健康被害が懸念されるとするアメリカの指針値、20ナノグラムを超えた人が半数以上となる結果だった。

有機フッ素化合物・PFASは、アメリカ軍が使用してきた泡消火剤に含まれ、発がん性のほか子どもの成長に悪影響を及ぼす恐れが指摘されている。

県内では、北谷浄水場の水道水からも検出されたPFAS。
2022年、市民団体が387人を採血して調べたところ、環境省が実施した全国調査の平均値を上回り、最も高かった北谷町では3.1倍という結果になった。

識者「横田基地も汚染源の一つと考えられる」

沖縄ではアメリカ軍基地周辺の河川や湧き水から高濃度で検出されていることから、横田基地に近い多摩地区の住民が調査の対象となった。

分析を担当した京都大学の原田准教授は、工場や空港など泡消火剤を使用する場所が汚染源と考える必要があるとして、「横田基地も汚染源の一つと考えられる」と指摘した。

---+---

● **やること**
1. 次の(a)〜(c)がPFASの記事の内容と合っているかどうかを、それぞれ「はい」か「いいえ」で答えてください。判断の根拠となる記事の言葉もそのまま引用してください。
(a) 2022年の市民団体の調査では、387人が採血された。
(b) 北谷町の結果は、全国調査の平均値の2倍だった。
(c) 分析を担当したのは、京都大学の原田准教授である。
2. PFASの記事の「健康被害が懸念されるとするア」から「つと考えられる」と指摘した。」までを、一字一句変えずに書き写してください。
3. PFASの記事によると、PFASはどのようなものに含まれていますか。

---+---

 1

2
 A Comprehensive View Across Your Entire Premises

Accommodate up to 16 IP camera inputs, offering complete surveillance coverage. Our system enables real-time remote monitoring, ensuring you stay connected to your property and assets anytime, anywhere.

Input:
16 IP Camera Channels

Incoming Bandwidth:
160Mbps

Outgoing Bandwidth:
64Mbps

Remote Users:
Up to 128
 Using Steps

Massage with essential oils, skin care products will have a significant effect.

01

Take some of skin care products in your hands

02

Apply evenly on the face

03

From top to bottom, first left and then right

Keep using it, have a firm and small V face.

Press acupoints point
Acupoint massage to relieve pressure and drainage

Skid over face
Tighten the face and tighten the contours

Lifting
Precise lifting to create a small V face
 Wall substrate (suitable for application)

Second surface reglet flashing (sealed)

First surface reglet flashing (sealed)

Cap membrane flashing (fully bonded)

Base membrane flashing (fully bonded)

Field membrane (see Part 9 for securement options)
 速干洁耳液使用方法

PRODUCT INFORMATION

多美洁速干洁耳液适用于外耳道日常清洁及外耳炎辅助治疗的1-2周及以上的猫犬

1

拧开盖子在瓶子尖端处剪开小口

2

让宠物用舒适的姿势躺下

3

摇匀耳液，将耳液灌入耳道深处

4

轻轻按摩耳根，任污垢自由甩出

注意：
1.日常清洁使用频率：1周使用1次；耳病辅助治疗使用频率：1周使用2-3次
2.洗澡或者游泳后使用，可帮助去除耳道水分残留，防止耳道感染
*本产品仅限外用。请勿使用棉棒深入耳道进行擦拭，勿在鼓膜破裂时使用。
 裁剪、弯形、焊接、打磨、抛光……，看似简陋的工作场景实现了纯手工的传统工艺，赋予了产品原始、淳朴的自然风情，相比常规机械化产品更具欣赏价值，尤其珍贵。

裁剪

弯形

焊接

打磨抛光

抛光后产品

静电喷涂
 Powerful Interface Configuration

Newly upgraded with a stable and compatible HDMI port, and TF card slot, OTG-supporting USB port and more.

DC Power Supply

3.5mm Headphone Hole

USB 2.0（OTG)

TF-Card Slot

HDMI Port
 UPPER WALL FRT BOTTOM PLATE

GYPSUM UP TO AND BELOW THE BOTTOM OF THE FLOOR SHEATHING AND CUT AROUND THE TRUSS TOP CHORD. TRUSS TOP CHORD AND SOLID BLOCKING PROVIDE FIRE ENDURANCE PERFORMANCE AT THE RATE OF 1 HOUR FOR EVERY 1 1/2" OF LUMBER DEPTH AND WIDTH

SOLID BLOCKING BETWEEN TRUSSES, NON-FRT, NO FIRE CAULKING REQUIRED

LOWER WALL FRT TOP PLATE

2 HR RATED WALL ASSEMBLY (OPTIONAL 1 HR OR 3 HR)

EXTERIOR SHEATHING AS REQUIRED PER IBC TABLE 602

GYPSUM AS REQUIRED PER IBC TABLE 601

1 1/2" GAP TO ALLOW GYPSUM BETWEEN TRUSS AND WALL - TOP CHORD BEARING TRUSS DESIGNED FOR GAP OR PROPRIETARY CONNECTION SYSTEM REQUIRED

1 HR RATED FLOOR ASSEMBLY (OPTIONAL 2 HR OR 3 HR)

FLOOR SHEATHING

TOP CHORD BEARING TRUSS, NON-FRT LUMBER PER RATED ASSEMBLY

---+---

● **課題別の解答**
1.
(a) はい。「2022年、市民団体が387人を採血して調べたところ」
(b) いいえ。「最も高かった北谷町では3.1倍という結果になった」
(c) はい。「分析を担当した京都大学の原田准教授は」

2.
健康被害が懸念されるとするアメリカの指針値、20ナノグラムを超えた人が半数以上となる結果だった。

有機フッ素化合物・PFASは、アメリカ軍が使用してきた泡消火剤に含まれ、発がん性のほか子どもの成長に悪影響を及ぼす恐れが指摘されている。

県内では、北谷浄水場の水道水からも検出されたPFAS。
2022年、市民団体が387人を採血して調べたところ、環境省が実施した全国調査の平均値を上回り、最も高かった北谷町では3.1倍という結果になった。

識者「横田基地も汚染源の一つと考えられる」

沖縄ではアメリカ軍基地周辺の河川や湧き水から高濃度で検出されていることから、横田基地に近い多摩地区の住民が調査の対象となった。

分析を担当した京都大学の原田准教授は、工場や空港など泡消火剤を使用する場所が汚染源と考える必要があるとして、「横田基地も汚染源の一つと考えられる」と指摘した。

3. アメリカ軍が使用してきた泡消火剤です。